Free Speech: Posted and Spoken
Free speech is cool. Free speech with a beret is fashionable. Blasting residential homes with hours of amplified free speech is harassment.
Documenting a community’s quest for the right to peace and quiet near H Street Northeast in Washington, D.C.
“When you move into D.C., everyone has to expect some protest at some time, within certain reasonable hours and limits. I don’t believe David and his cohorts would be attacking us for so many reasons other than the sound device. Now the Big Guys have joined in because they want to see H Street changed.”
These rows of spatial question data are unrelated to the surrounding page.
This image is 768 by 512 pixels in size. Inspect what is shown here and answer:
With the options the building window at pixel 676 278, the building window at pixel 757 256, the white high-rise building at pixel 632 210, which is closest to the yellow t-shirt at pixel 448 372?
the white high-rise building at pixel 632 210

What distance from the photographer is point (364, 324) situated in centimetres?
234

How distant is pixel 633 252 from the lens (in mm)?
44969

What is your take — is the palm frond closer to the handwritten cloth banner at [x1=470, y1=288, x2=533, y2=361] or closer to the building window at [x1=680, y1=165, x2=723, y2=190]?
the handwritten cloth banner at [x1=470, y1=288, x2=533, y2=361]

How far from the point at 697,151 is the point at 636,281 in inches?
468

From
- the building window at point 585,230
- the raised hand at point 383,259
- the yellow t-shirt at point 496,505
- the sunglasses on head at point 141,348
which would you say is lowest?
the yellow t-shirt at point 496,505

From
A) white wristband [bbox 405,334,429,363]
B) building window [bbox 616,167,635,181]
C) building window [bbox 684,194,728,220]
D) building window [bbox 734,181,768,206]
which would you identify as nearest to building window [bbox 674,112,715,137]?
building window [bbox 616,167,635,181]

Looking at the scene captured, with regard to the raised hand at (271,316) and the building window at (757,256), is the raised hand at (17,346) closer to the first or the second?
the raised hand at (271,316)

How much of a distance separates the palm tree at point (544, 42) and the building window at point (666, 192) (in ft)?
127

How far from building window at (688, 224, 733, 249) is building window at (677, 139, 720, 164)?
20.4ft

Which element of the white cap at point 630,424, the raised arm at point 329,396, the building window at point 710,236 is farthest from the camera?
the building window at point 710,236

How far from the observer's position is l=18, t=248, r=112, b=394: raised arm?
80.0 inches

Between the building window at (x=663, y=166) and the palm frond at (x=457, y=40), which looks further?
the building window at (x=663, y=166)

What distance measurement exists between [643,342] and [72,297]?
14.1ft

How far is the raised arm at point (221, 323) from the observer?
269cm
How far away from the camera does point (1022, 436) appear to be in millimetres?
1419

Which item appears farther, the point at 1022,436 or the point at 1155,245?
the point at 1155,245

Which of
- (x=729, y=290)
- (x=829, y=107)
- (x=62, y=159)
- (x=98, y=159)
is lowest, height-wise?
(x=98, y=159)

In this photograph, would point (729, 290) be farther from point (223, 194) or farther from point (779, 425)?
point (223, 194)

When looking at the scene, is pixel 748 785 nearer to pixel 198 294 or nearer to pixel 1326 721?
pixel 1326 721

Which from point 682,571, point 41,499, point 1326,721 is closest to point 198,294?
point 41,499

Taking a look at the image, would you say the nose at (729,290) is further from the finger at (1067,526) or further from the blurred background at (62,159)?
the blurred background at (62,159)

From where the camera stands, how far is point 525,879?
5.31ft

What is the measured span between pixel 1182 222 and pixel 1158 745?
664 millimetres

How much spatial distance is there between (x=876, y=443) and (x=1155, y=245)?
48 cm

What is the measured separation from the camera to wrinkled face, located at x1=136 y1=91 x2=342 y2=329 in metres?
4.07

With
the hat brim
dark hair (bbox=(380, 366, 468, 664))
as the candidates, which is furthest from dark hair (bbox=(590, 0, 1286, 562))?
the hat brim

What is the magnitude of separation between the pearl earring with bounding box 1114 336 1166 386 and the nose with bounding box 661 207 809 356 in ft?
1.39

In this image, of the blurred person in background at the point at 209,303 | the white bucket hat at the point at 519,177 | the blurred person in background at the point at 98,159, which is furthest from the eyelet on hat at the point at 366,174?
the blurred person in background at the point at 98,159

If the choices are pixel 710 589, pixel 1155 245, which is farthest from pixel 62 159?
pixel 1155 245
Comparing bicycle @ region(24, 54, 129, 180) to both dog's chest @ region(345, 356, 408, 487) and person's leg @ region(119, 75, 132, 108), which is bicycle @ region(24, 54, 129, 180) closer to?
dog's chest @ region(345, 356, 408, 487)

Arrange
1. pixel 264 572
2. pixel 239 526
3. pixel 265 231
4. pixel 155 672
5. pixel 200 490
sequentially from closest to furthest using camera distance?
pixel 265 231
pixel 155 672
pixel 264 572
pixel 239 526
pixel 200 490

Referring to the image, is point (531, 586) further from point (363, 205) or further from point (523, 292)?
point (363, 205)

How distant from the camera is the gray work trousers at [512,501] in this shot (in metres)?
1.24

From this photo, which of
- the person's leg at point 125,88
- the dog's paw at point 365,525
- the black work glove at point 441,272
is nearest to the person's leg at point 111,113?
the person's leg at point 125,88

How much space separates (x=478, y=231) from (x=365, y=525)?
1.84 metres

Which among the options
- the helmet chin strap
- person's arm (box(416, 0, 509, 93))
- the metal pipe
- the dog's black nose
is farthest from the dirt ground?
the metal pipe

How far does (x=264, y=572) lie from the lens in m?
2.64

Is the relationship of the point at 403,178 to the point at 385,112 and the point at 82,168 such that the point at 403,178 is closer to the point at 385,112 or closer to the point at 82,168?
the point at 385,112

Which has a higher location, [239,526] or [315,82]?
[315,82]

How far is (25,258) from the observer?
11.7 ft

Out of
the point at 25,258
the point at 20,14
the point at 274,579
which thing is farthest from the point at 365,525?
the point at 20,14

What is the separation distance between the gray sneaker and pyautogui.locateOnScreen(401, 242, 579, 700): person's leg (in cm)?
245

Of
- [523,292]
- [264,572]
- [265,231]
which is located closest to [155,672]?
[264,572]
Currently, members of the Israelite Church of God and Jesus Christ, Inc. gather on Saturdays at the corner of Eighth and H Streets, NE to exercise their right of free speech. This group often uses an amplifier to deliver their religious message. The use of the amplifier projects the sound to the surrounding streets in all directions disturbing the peace, order and quiet of our neighborhood. Please see attached article that recently appeared in the Voice of the Hill newspaper.
We have no objection to the group or their religious speech. Our objection is the use of the powered amplifier. Over the last year, we have been working with the residents, Metropolitan Police Department, Department of Consumer and Regulatory Affairs and the Office of the Attorney General to try to resolve this issue. We appear to be at a bureaucratic / legislative stand-off--the agencies state they can not act due to the law and the Council has yet to consider modifying the noise ordinance. In the meantime, the residents continue to suffer.
In close, we are appealing to the Council sense of propriety to adopt an amendment by March 31, 2006, to solve this problem. The continued silence of Council perpetuates the bureaucratic vacuum of indecision that denies residents the peace and quiet they are entitled to in a residential community.
In light of this article, what's the next step?
Why is the City Council stalled on this issue?
Will the Office of Attorney General take another look at the law?
Does the city need to clarify the statute?
If the law is unclear, can an injunction be issued to stop the use of the amplifier until the issue is resolved?